What is required
Copy out all the entries word for word.
- - - -
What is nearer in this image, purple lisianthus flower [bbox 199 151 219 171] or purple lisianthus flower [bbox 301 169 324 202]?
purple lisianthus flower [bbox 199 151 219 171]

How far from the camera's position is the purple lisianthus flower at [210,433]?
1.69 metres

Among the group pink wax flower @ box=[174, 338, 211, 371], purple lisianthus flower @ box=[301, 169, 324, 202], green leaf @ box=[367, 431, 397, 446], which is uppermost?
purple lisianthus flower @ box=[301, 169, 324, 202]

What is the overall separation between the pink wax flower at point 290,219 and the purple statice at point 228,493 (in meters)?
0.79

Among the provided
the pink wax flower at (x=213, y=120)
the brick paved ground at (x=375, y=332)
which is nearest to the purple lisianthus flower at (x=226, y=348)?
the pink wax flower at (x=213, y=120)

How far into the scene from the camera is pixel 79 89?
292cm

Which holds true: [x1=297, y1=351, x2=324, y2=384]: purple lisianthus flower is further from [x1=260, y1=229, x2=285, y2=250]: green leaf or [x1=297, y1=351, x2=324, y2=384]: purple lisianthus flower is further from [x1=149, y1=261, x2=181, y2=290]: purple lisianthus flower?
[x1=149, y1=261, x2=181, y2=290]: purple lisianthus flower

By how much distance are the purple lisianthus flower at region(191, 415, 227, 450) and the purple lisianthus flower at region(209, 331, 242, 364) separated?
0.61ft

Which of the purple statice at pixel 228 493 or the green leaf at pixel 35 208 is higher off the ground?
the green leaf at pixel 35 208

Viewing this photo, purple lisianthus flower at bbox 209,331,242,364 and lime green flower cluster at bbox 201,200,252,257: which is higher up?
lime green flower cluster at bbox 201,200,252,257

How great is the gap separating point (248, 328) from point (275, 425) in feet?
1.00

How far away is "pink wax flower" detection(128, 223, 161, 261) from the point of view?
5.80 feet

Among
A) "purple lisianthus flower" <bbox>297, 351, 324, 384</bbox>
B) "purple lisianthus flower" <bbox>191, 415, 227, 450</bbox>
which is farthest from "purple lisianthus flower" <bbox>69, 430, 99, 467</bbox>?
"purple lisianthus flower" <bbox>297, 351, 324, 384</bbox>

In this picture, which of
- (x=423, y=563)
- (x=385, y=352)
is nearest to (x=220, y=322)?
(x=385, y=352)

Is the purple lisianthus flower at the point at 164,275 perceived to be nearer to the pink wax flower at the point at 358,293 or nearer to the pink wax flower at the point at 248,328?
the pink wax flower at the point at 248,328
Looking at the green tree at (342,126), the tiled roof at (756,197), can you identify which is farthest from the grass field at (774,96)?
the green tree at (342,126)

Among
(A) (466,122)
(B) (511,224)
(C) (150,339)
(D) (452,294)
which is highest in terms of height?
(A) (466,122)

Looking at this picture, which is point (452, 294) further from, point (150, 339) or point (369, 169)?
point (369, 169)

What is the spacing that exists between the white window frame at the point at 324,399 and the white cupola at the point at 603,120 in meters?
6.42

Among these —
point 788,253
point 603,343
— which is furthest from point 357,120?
- - - -
Final answer
What is nearer in this image, purple lisianthus flower [bbox 199 151 219 171] or purple lisianthus flower [bbox 301 169 324 202]?
purple lisianthus flower [bbox 199 151 219 171]

How far from the camera's position is the purple lisianthus flower at [210,433]?
1.69 metres

Among the group pink wax flower @ box=[174, 338, 211, 371], purple lisianthus flower @ box=[301, 169, 324, 202], green leaf @ box=[367, 431, 397, 446], which is uppermost?
purple lisianthus flower @ box=[301, 169, 324, 202]

What is the overall separation between the pink wax flower at point 290,219 and the purple statice at point 228,493 (in meters)?
0.79

Among the provided
the pink wax flower at (x=213, y=120)
the brick paved ground at (x=375, y=332)
which is nearest to the purple lisianthus flower at (x=226, y=348)?
the pink wax flower at (x=213, y=120)

How far into the scene from the camera is pixel 79 89?
292cm

Which holds true: [x1=297, y1=351, x2=324, y2=384]: purple lisianthus flower is further from [x1=260, y1=229, x2=285, y2=250]: green leaf or [x1=297, y1=351, x2=324, y2=384]: purple lisianthus flower is further from [x1=149, y1=261, x2=181, y2=290]: purple lisianthus flower?
[x1=149, y1=261, x2=181, y2=290]: purple lisianthus flower

By how much distance are the purple lisianthus flower at region(191, 415, 227, 450) and the purple lisianthus flower at region(209, 331, 242, 364) separated?
0.61ft

Which of the purple statice at pixel 228 493 or the green leaf at pixel 35 208 is higher off the ground?
the green leaf at pixel 35 208

Viewing this photo, purple lisianthus flower at bbox 209,331,242,364 and lime green flower cluster at bbox 201,200,252,257: which is higher up?
lime green flower cluster at bbox 201,200,252,257

How great is the gap separating point (248, 328) from point (275, 425) in feet?
1.00

How far away is "pink wax flower" detection(128, 223, 161, 261) from the point of view?
5.80 feet

Among
A) "purple lisianthus flower" <bbox>297, 351, 324, 384</bbox>
B) "purple lisianthus flower" <bbox>191, 415, 227, 450</bbox>
which is farthest from "purple lisianthus flower" <bbox>69, 430, 99, 467</bbox>?
"purple lisianthus flower" <bbox>297, 351, 324, 384</bbox>

In this picture, which of
- (x=423, y=563)
- (x=385, y=352)
is nearest to (x=220, y=322)?
(x=385, y=352)

Is the purple lisianthus flower at the point at 164,275 perceived to be nearer to the pink wax flower at the point at 358,293 or nearer to the pink wax flower at the point at 248,328?
the pink wax flower at the point at 248,328
Looking at the green tree at (342,126), the tiled roof at (756,197), can you identify which is farthest from the grass field at (774,96)?
the green tree at (342,126)

Among
(A) (466,122)
(B) (511,224)
(C) (150,339)
(D) (452,294)
which is highest in terms of height?
(A) (466,122)

Looking at this picture, which is point (452, 294) further from, point (150, 339) or point (369, 169)?
point (369, 169)

What is the spacing that exists between the white window frame at the point at 324,399 and the white cupola at the point at 603,120 in meters?
6.42

Among these —
point 788,253
point 603,343
— which is furthest from point 357,120?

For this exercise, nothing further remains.